Smart Concurrency#

Oban Pro extends queue configuration with global concurrency to limit jobs across all nodes, rate limiting to control jobs per time window, and partitioning to apply limits per worker, argument, or metadata value.

Global Concurrency#

Global concurrency limits the number of concurrent jobs that run across all nodes.

Typically the global concurrency limit is local_limit * num_nodes. For example, with three nodes and a local limit of 10, you’ll have a global limit of 30.

The only way to guarantee that all connected nodes will run exactly one job concurrently is to set global_limit = 1. Note that even a single node with limit = 1 may run more than one job during rolling or blue-green deploys when multiple instances briefly overlap.

Here are some examples:

# Execute 10 jobs concurrently across all nodes, with up to 10 on a single node
[queues.my_queue]
limit = 10
global_limit = 10

# Execute 10 jobs concurrently, but only 3 jobs on a single node
[queues.my_queue]
limit = 3
global_limit = 10

# Execute at most 1 job concurrently
[queues.my_queue]
limit = 1
global_limit = 1

Or programmatically in embedded mode:

queues = {"my_queue": {"limit": 3, "global_limit": 10}}

In this configuration each node can run up to 10 jobs locally, but across all nodes, only 5 jobs will run at once.

Rate Limiting#

Rate limiting controls the number of jobs that execute globally within a period of time. The limit is calculated using tracking data from all other nodes in the cluster. Then, job fetching is limited uses a sliding window over the configured period.

Every job execution counts toward the rate limit, regardless of whether the job completes, errors, snoozes, etc.

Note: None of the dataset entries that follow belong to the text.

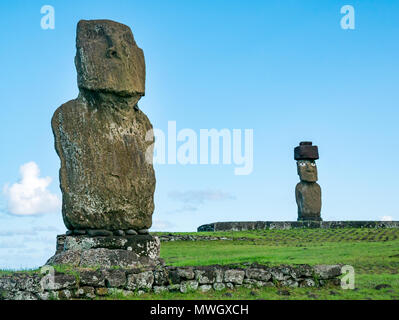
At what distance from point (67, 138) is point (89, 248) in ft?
7.05

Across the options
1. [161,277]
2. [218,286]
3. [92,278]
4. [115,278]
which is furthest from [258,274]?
[92,278]

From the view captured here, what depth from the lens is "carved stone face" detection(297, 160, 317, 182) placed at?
30.9m

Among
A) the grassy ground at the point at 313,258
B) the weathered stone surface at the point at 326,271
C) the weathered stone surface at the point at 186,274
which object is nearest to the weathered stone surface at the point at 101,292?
the grassy ground at the point at 313,258

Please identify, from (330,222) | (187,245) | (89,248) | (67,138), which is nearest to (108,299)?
(89,248)

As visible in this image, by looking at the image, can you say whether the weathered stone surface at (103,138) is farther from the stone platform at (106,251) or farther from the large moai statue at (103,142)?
the stone platform at (106,251)

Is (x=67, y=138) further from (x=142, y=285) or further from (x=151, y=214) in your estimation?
(x=142, y=285)

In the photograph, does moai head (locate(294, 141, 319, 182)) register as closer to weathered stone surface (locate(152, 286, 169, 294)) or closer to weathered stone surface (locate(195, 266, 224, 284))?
weathered stone surface (locate(195, 266, 224, 284))

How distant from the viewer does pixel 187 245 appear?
20.8 m

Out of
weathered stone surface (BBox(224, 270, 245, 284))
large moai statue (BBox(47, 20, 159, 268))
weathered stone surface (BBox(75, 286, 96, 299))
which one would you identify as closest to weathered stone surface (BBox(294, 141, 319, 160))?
large moai statue (BBox(47, 20, 159, 268))

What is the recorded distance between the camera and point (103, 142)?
1120 cm

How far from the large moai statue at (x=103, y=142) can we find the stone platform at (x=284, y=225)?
17.4 meters

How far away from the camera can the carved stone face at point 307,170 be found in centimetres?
3088

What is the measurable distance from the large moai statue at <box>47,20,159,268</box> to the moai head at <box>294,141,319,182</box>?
20.4 m

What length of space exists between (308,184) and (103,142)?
21458 mm
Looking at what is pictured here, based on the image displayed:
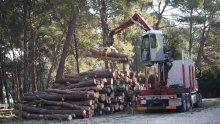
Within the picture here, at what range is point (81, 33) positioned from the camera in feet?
122

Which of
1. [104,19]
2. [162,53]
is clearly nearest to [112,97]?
[162,53]

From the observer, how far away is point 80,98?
18938 millimetres

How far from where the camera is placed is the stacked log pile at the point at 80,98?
1854 cm

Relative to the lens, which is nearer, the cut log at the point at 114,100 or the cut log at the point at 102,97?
the cut log at the point at 102,97

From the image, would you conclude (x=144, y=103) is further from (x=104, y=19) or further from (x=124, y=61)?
(x=104, y=19)

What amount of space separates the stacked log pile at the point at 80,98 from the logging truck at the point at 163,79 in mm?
1367

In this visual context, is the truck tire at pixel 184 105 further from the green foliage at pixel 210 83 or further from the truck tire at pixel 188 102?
the green foliage at pixel 210 83

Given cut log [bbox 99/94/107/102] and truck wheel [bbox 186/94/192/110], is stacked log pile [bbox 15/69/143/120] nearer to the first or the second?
cut log [bbox 99/94/107/102]

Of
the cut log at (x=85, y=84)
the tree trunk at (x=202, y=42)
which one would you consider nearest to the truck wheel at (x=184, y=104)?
the cut log at (x=85, y=84)

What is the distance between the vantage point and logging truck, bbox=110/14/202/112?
1897 centimetres

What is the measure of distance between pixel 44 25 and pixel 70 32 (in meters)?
6.26

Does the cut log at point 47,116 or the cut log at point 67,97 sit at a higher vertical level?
Result: the cut log at point 67,97

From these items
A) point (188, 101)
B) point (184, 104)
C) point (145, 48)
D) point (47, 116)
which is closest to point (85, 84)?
point (47, 116)

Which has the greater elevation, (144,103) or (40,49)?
(40,49)
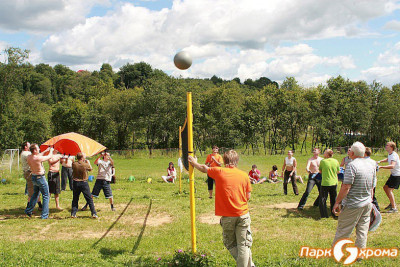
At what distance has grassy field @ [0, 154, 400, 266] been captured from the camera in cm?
573

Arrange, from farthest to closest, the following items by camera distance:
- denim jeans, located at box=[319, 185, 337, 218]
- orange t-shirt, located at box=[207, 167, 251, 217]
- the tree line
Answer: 1. the tree line
2. denim jeans, located at box=[319, 185, 337, 218]
3. orange t-shirt, located at box=[207, 167, 251, 217]

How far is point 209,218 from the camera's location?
889cm

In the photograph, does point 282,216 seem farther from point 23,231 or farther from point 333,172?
point 23,231

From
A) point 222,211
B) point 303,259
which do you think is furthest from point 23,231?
point 303,259

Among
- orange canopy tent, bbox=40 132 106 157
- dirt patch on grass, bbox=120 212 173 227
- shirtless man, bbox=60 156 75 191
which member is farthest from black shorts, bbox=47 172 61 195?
dirt patch on grass, bbox=120 212 173 227

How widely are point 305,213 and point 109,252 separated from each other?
565 centimetres

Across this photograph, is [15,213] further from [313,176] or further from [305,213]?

The period is specified in seconds:

  • period = 30 — 30 seconds

  • period = 60 — 1 minute

  • period = 3600 — 1 hour

Here are a few examples:

# Execute at most 60 jobs per minute, up to 10 locally
[queues.my_queue]
limit = 10
rate_limit = { allowed = 60, period = 60 }

# Execute at most 10 jobs per 30 seconds, up to 5 locally
[queues.my_queue]
limit = 5
rate_limit = { allowed = 10, period = 30 }

# Execute at most 1000 jobs per hour, up to 20 locally
[queues.my_queue]
limit = 20
rate_limit = { allowed = 1000, period = 3600 }

Or programmatically in embedded mode, where period can also be a timedelta:

from datetime import timedelta

queues = {"my_queue": {"limit": 10, "rate_limit": {"allowed": 60, "period": timedelta(minutes=1)}}}

The limit determines how many jobs can run on a single node and must always be set alongside rate_limit or global_limit.

Tip

Using larger time periods allows for smoother tracking of rate limits. For example, expressing “1 job per second” as “60 jobs per minute” provides the same throughput but reduces the granularity of tracking, resulting in more consistent job execution patterns.

Queue Partitioning#

In addition to global and rate limits at the queue level, you can partition a queue so that it’s treated as multiple queues where concurrency or rate limits apply separately to each partition.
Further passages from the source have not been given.